(Image-caption web data)
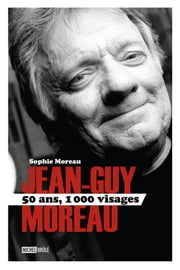 Jean-Guy Moreau 50 ans, 1000 visages ebook by Moreau Sophie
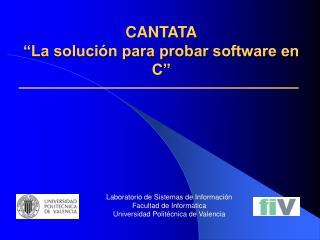 """CANTATA """"La solución para probar software en C"""""""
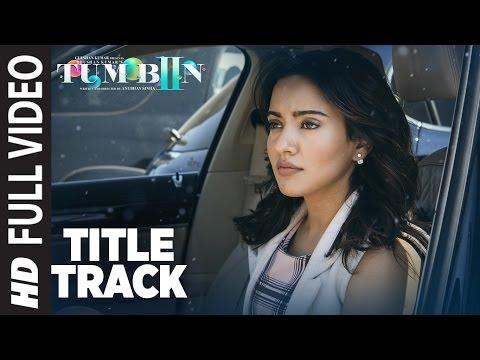 TUM BIN 2 LYRICS - Title Song | Ankit Tiwari | Neha Sharma
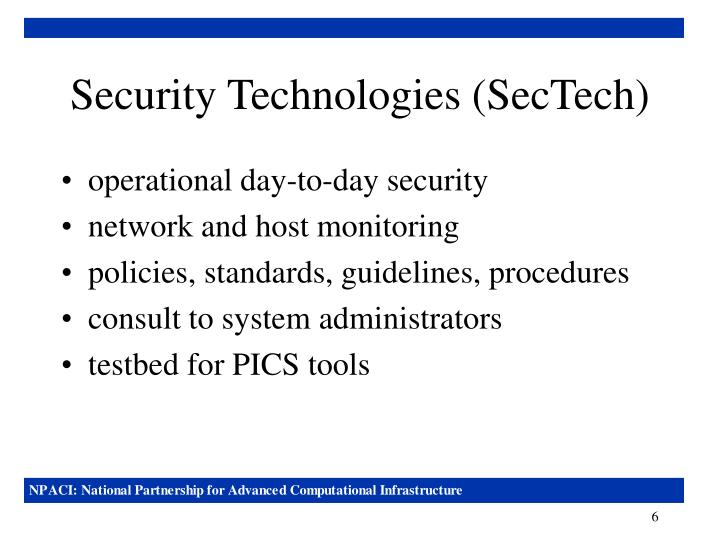 Security Technologies (SecTech)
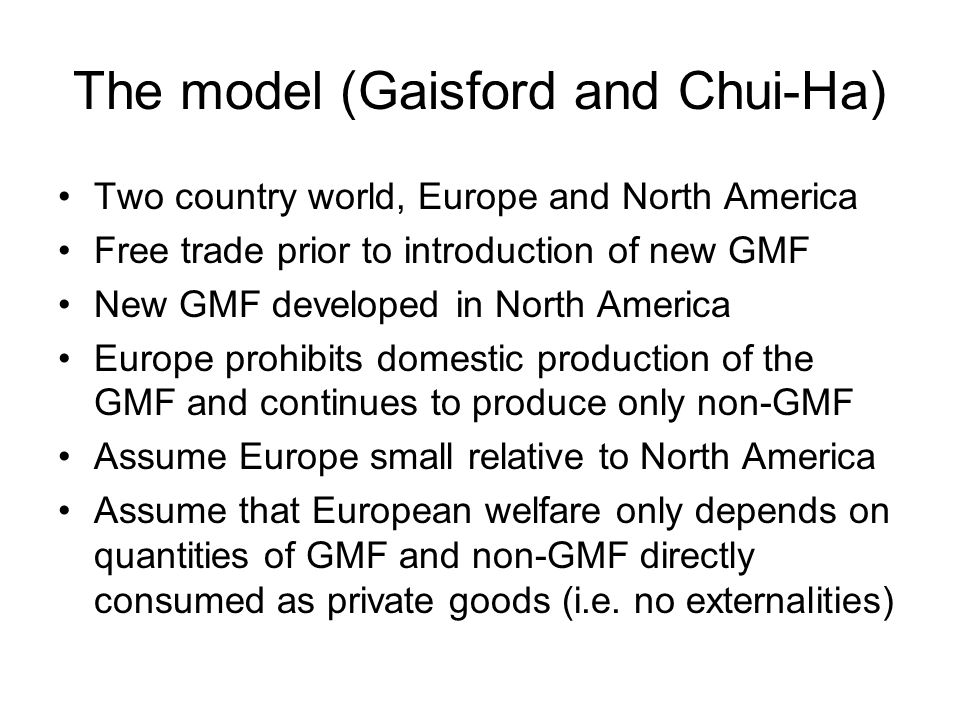 The model (Gaisford and Chui-Ha) Two country world, Europe and North America Free trade prior to introduction of new GMF New GMF developed in North America Europe prohibits domestic production of the GMF and continues to produce only non-GMF Assume Europe small relative to North America Assume that European welfare only depends on quantities of GMF and non-GMF directly consumed as private goods (i.e.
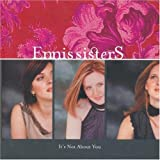 It's Not About You ~ Ennis Sisters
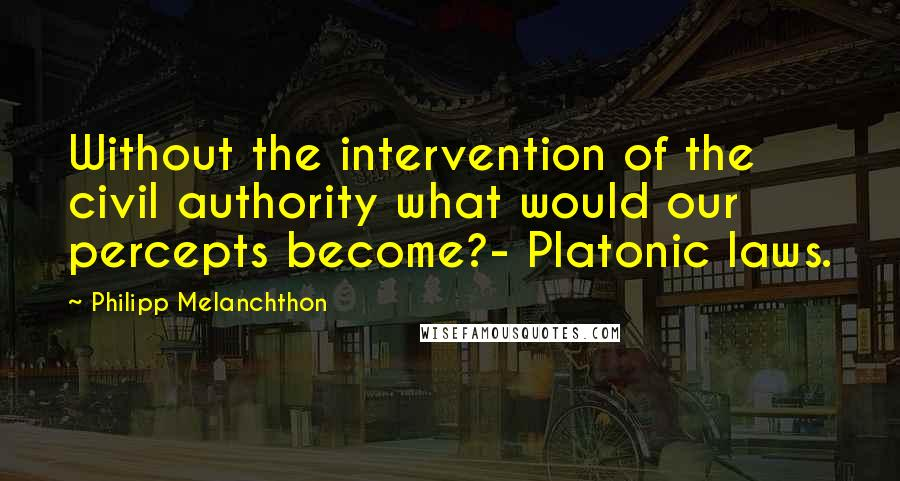 Philipp Melanchthon quotes: Without the intervention of the civil authority what would our percepts become?- Platonic laws.
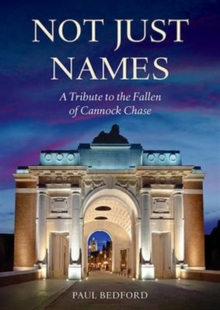 Not Just Names : A Tribute to the Fallen of Cannock Chase, Paperback / softback Book
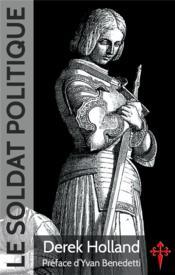 Le soldat politique - Couverture - Format classique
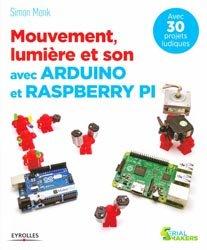 Dernières parutions sur Micro-électronique, Mouvement, lumière et son avec Arduino et Raspberry Pi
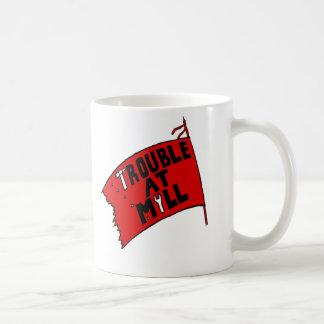 Trouble at 'Mill Coffee Mug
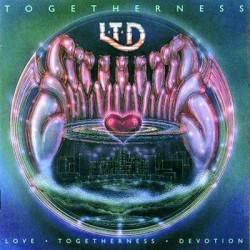 L.T.D.  Togetherness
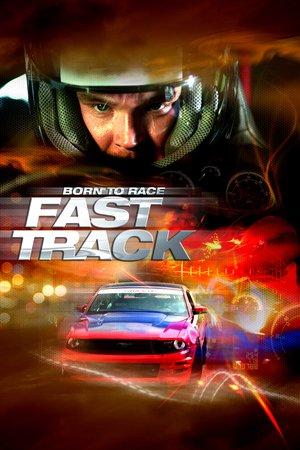 Poster Born to Race: Fast Track 2014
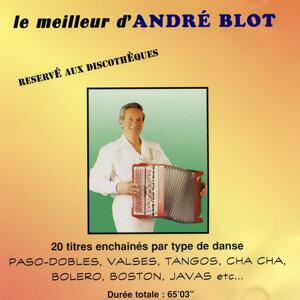 Le Meilleur D'André Blot (20 Titres Enchainés Par Type De Danse)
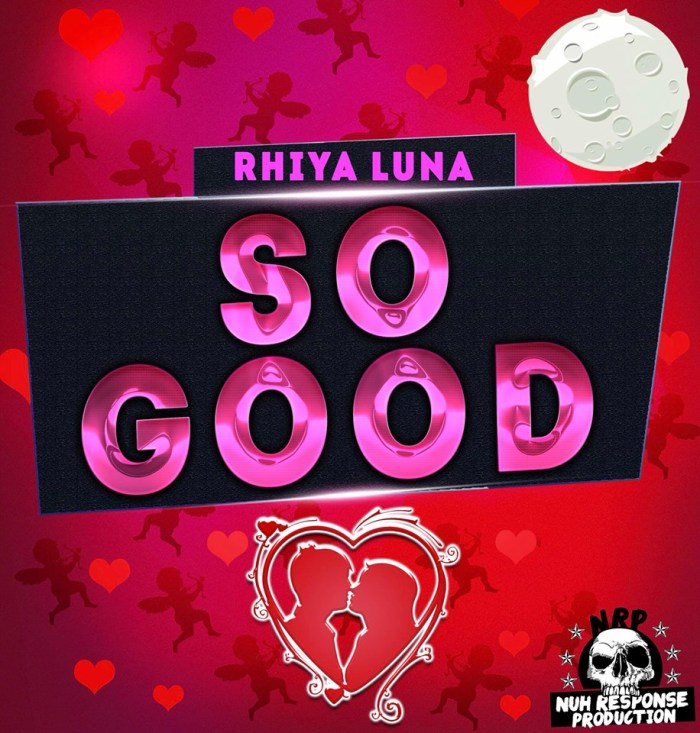 Jamaica, Reggae, Music, Blog, 13thStreetPromotions, 13thStreetPromo, Rhiya Luna, Caribbean, Entertainment, Nuh Response Production, Singer, So Good, Love, Love Song, Dancehall,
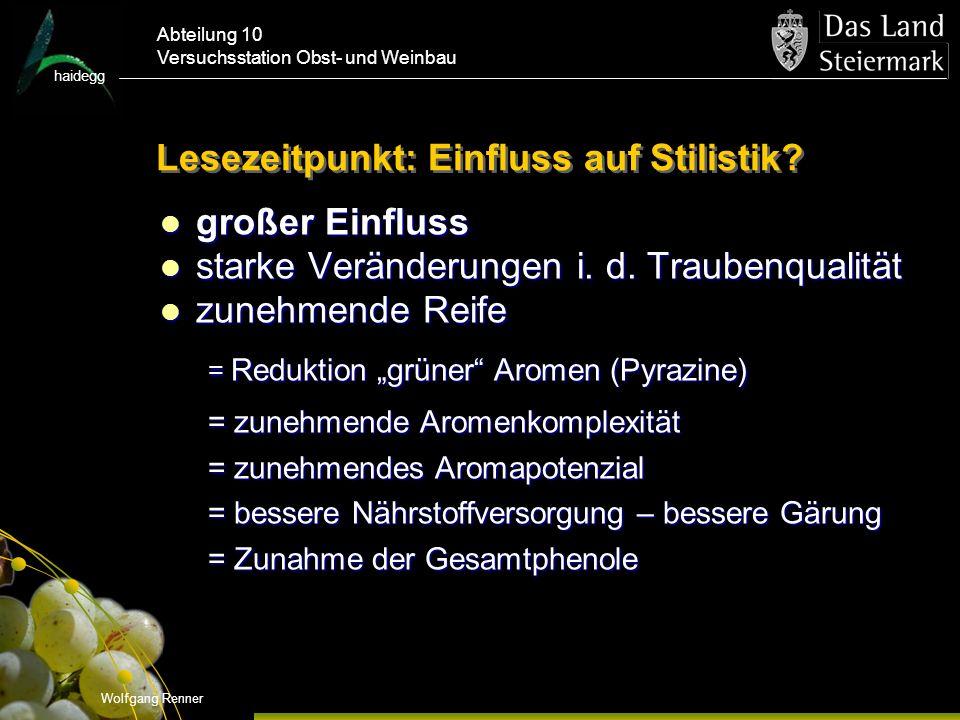 haidegg Abteilung 10 Versuchsstation Obst- und Weinbau Lesezeitpunkt: Einfluss auf Stilistik.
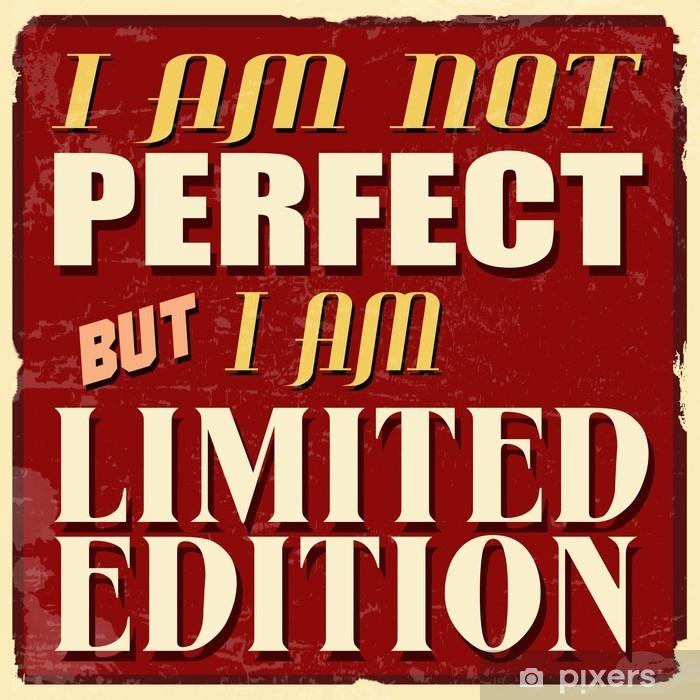 Vinyl Fotobehang Ik ben niet perfect, maar ik ben limited edition poster - Thema's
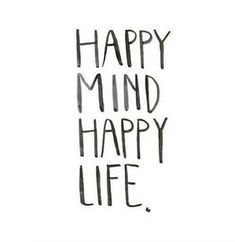 Happy mind Happy life. #health #wealth #happiness #love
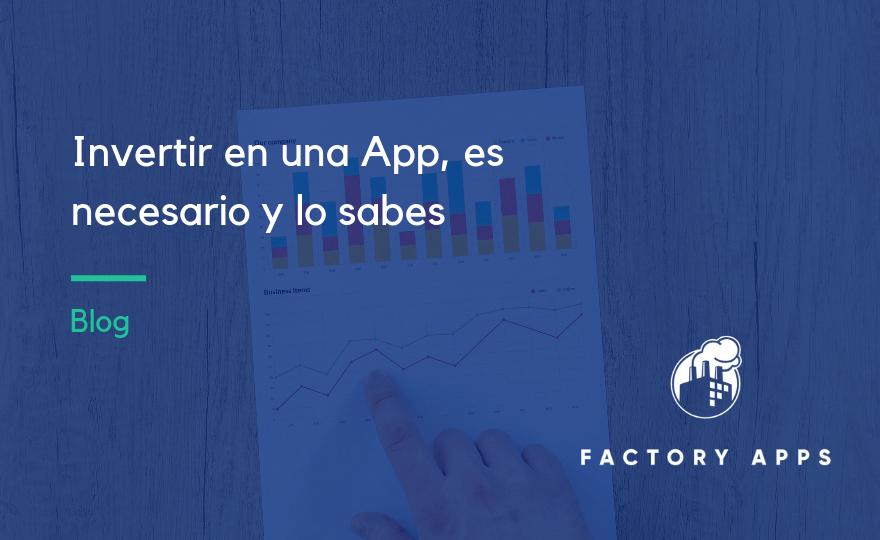 Invertir en una App, es necesario y lo sabes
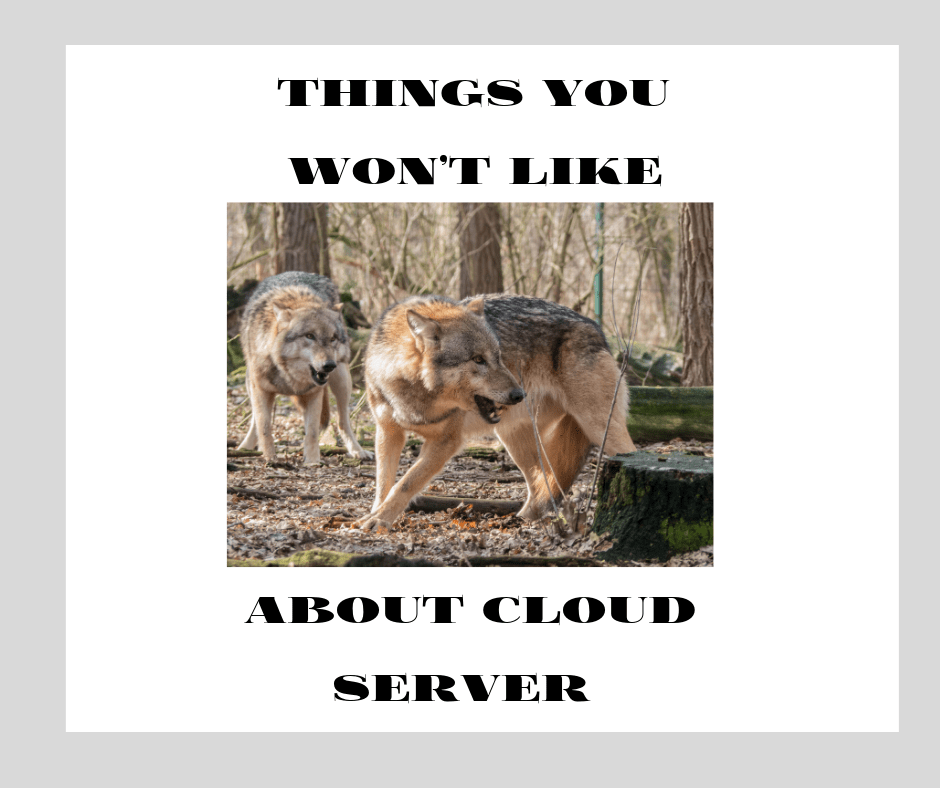 Things You Won't Like About Cloud Server and Things You Will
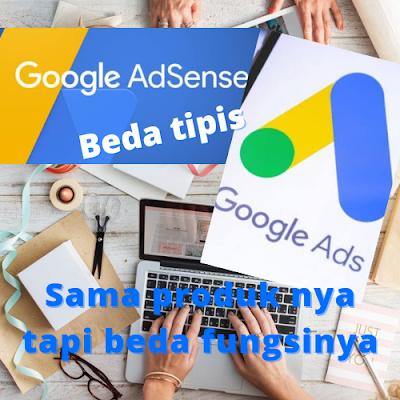 perbedaan google adsense dan google ads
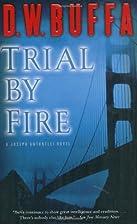 Trial by Fire (Joseph Antonelli) by D. W.…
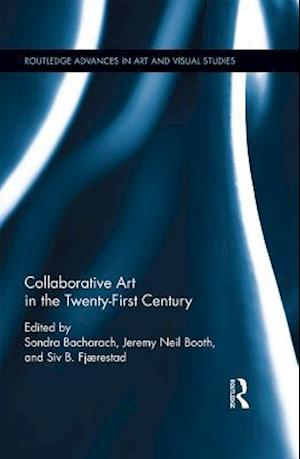 Collaborative Art in the Twenty-First Century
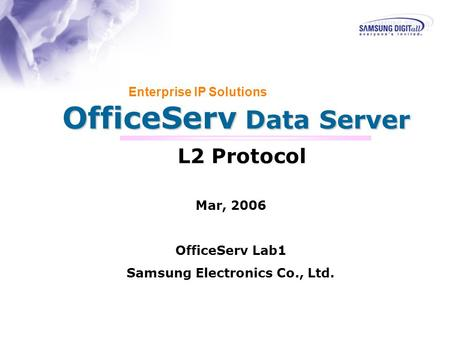 OfficeServ Data Server Enterprise IP Solutions L2 Protocol Mar, 2006 OfficeServ Lab1 Samsung Electronics Co., Ltd.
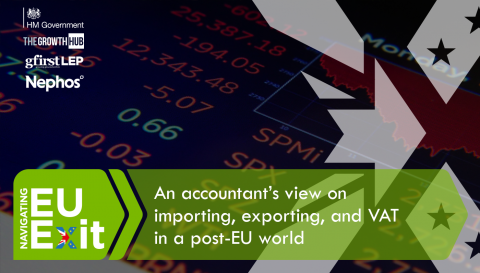 An accountant's view on importing, exporting, and VAT in a post-EU world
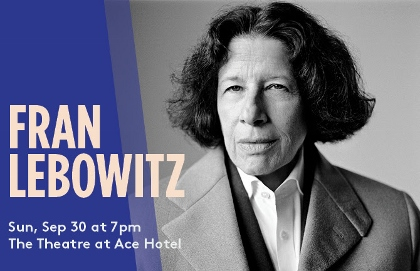 Post image for Review: FRAN LEBOWITZ (CAP UCLA's Words & Ideas Series at the Theatre at the Ace Hotel)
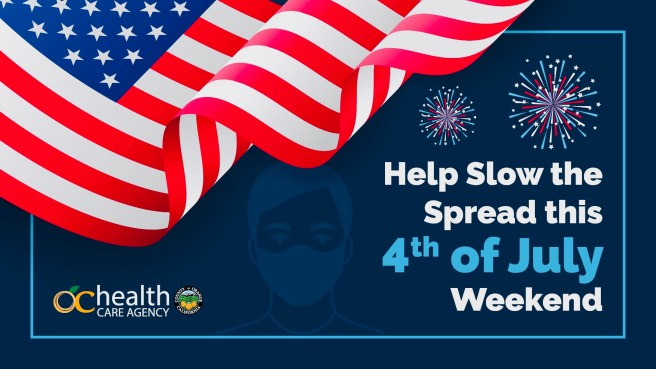 Orange County California Health Care Agency Slow the Spread of COVID19 4th of July Weekend 2020 PSA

● **Aim of the exercise**: Would you return the records exactly as written, minus any image?

● **Expected answer**:
 Jean-Guy Moreau 50 ans, 1000 visages ebook by Moreau Sophie
 """CANTATA """"La solución para probar software en C"""""""
 TUM BIN 2 LYRICS - Title Song | Ankit Tiwari | Neha Sharma
 Security Technologies (SecTech)
 The model (Gaisford and Chui-Ha) Two country world, Europe and North America Free trade prior to introduction of new GMF New GMF developed in North America Europe prohibits domestic production of the GMF and continues to produce only non-GMF Assume Europe small relative to North America Assume that European welfare only depends on quantities of GMF and non-GMF directly consumed as private goods (i.e.
 It's Not About You ~ Ennis Sisters
 Philipp Melanchthon quotes: Without the intervention of the civil authority what would our percepts become?- Platonic laws.
 Not Just Names : A Tribute to the Fallen of Cannock Chase, Paperback / softback Book
 Le soldat politique - Couverture - Format classique
 Dernières parutions sur Micro-électronique, Mouvement, lumière et son avec Arduino et Raspberry Pi
 Trouble at 'Mill Coffee Mug
 L.T.D.  Togetherness
 Poster Born to Race: Fast Track 2014
 Le Meilleur D'André Blot (20 Titres Enchainés Par Type De Danse)
 Jamaica, Reggae, Music, Blog, 13thStreetPromotions, 13thStreetPromo, Rhiya Luna, Caribbean, Entertainment, Nuh Response Production, Singer, So Good, Love, Love Song, Dancehall,
 haidegg Abteilung 10 Versuchsstation Obst- und Weinbau Lesezeitpunkt: Einfluss auf Stilistik.
 Vinyl Fotobehang Ik ben niet perfect, maar ik ben limited edition poster - Thema's
 Happy mind Happy life. #health #wealth #happiness #love
 Invertir en una App, es necesario y lo sabes
 Things You Won't Like About Cloud Server and Things You Will
 perbedaan google adsense dan google ads
 Trial by Fire (Joseph Antonelli) by D. W.…
 Collaborative Art in the Twenty-First Century
 OfficeServ Data Server Enterprise IP Solutions L2 Protocol Mar, 2006 OfficeServ Lab1 Samsung Electronics Co., Ltd.
 An accountant's view on importing, exporting, and VAT in a post-EU world
 Post image for Review: FRAN LEBOWITZ (CAP UCLA's Words & Ideas Series at the Theatre at the Ace Hotel)
 Orange County California Health Care Agency Slow the Spread of COVID19 4th of July Weekend 2020 PSA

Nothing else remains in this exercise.